§ Source records
= Beginning of Section =

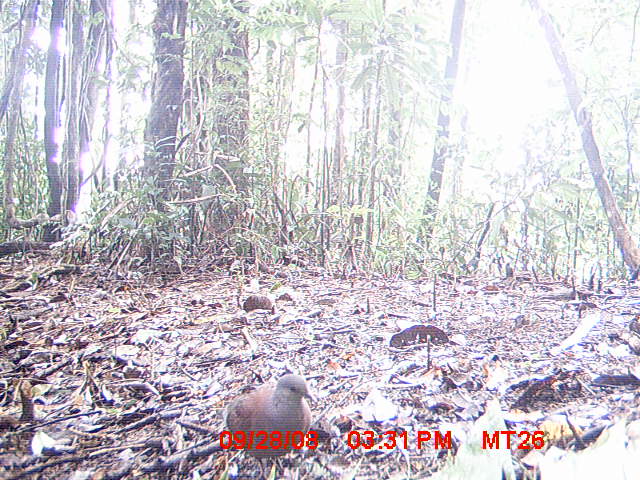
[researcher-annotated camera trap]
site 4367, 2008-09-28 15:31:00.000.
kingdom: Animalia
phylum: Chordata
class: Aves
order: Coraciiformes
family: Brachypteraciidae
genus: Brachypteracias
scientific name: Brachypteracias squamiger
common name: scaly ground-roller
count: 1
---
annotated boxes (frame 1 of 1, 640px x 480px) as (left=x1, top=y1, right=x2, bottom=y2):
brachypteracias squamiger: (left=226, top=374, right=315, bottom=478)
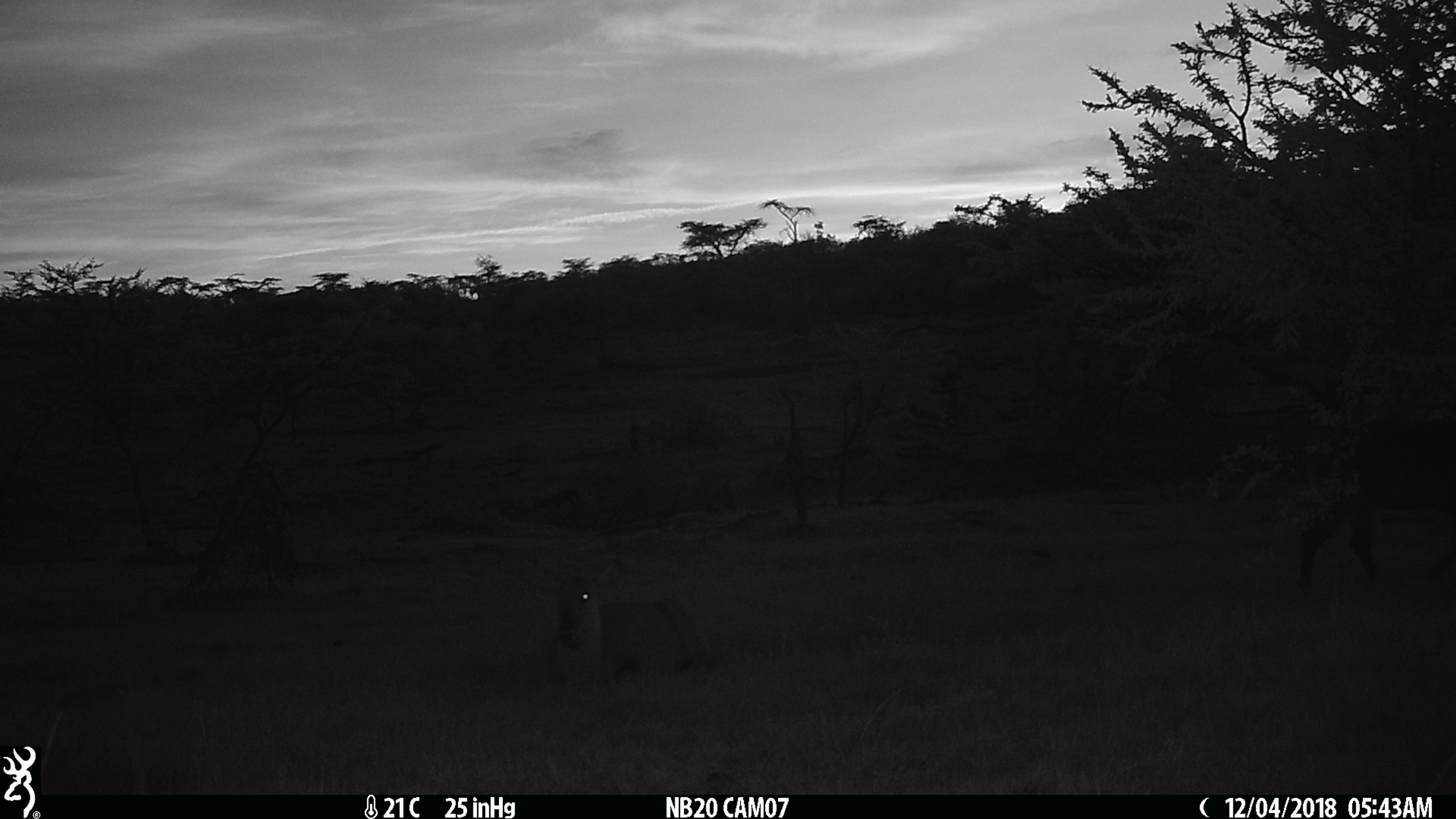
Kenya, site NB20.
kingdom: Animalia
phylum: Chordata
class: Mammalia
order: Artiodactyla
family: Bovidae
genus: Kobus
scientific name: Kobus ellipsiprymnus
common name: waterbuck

= End of Section =

§ Instructions to follow
Transcribe, word for word, the line holding "site 4367, 2008-09-28 15:31:00.000." and all lines after it in the entries above, ending with the last. Only those lines; no pictures.

§ Exercise output
site 4367, 2008-09-28 15:31:00.000.
kingdom: Animalia
phylum: Chordata
class: Aves
order: Coraciiformes
family: Brachypteraciidae
genus: Brachypteracias
scientific name: Brachypteracias squamiger
common name: scaly ground-roller
count: 1
---
annotated boxes (frame 1 of 1, 640px x 480px) as (left=x1, top=y1, right=x2, bottom=y2):
brachypteracias squamiger: (left=226, top=374, right=315, bottom=478)
Kenya, site NB20.
kingdom: Animalia
phylum: Chordata
class: Mammalia
order: Artiodactyla
family: Bovidae
genus: Kobus
scientific name: Kobus ellipsiprymnus
common name: waterbuck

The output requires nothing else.